LeEco Suspends Shares on Chinese Exchange Before Wednesday Restructuring Announcement (Apr 17, 2017)
Facebook Takes 3 Hours to Remove Video of Murder (Apr 17, 2017)
A Facebook user apparently committed a murder on Sunday and claimed to be in the process of committing several more while streaming on Facebook Live video, but Facebook failed to take the video down for three hours afterwards. This certainly isn’t the first time something gruesome has been live streamed on Facebook, and the company has dealt with past situations both poorly and inconsistently. On the one hand, it’s clearly against its policies to broadcast something as disturbing as this, so taking the videos down should be simple from a policy perspective. But in some cases, it’s been accused of taking down videos which – despite their content – were enormously newsworthy, and therefore engaging in censorship. In this case, it seems baffling that Facebook didn’t take the video down much sooner, but it raises much bigger issues about how to police live video, which by definition has often done its damage before anyone at Facebook is even aware of it. Given YouTube’s recent struggles with monitoring non-live video for inappropriate content, one can only imagine the challenges involved in monitoring video in real time. Certainly, Facebook needs better tools for flagging such content and faster response times when videos are flagged, at the very least.
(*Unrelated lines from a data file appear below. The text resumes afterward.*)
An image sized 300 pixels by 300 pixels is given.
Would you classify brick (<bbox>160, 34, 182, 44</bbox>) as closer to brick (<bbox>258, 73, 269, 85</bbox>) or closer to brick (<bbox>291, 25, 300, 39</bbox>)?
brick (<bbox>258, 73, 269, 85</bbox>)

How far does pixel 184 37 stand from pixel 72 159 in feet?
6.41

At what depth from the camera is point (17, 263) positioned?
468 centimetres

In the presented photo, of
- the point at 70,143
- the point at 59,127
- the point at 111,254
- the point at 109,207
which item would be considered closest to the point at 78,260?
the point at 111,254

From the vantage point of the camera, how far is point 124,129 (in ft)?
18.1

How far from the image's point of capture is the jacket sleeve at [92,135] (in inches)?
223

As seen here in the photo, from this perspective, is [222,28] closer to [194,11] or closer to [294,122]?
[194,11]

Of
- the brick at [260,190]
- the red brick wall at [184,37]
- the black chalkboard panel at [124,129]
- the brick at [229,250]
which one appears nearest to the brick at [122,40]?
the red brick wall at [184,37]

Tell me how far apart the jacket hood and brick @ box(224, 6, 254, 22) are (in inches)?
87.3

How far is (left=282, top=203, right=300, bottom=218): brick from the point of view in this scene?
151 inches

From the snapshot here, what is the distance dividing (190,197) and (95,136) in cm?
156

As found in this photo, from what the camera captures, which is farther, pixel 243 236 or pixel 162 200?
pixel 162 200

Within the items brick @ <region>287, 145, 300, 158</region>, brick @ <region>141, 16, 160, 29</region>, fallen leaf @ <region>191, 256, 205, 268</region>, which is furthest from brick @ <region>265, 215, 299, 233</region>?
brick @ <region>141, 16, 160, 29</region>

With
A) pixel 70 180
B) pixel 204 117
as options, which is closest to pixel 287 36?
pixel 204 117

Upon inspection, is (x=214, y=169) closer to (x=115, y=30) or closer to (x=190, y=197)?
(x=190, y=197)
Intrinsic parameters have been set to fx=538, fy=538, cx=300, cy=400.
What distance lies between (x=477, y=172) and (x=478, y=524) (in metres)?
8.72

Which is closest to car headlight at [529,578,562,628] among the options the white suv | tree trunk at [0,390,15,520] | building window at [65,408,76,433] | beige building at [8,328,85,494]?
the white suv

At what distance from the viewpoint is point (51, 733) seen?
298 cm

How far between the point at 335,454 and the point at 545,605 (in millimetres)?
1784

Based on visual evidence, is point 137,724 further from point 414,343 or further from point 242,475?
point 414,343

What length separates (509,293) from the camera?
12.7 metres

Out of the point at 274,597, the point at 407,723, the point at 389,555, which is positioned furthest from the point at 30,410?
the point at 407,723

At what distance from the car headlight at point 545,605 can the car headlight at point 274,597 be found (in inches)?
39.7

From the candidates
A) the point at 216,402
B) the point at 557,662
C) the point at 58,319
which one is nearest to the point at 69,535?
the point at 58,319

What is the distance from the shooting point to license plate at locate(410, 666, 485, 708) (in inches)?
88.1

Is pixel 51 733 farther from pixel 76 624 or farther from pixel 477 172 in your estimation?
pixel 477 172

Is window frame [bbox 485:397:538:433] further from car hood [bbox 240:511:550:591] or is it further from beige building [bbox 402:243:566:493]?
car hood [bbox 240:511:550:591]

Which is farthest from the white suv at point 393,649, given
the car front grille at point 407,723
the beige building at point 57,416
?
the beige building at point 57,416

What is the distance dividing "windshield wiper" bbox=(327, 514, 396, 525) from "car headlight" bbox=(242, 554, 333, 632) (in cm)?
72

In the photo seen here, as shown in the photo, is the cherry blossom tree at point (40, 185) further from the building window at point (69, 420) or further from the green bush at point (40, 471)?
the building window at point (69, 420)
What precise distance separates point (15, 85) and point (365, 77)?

Update: Facebook has now responded, and says it’s going to do exactly what I said in that last line: that is, improve its flagging tools and shorten response times. It also posted a complete timeline. Worth a read.
Uber’s financial results frequently leak through various online publications, and this year it seems to have decided to shortcut the process and speak directly to Bloomberg, which of course also gives it the opportunity to present the most flattering version of the numbers along with commentary. The highlights are that Uber grew revenues significantly year on year, but losses also grew. Uber emphasized that revenue growth outpaced growth in losses, but of course what you really want is for revenue growth to outpace cost growth, because that’s how you eventually become profitable, but that isn’t happening yet. Uber’s revenue growth was also helped by the different accounting treatment of UberPool rides (for which Uber records the full revenue as net revenue) versus other rides (for which it only reports its cut) which has the effect of making losses seem smaller in comparison to revenues, but is really just financial jiggery pokery. The headline financials shared with Bloomberg also exclude both the Chinese business, which was hugely loss-making for Uber, and various other items including car purchases (presumably as part of its autonomous technology testing operation). So these really are a pretty sanitized set of results, which nonetheless show significant and even growing losses.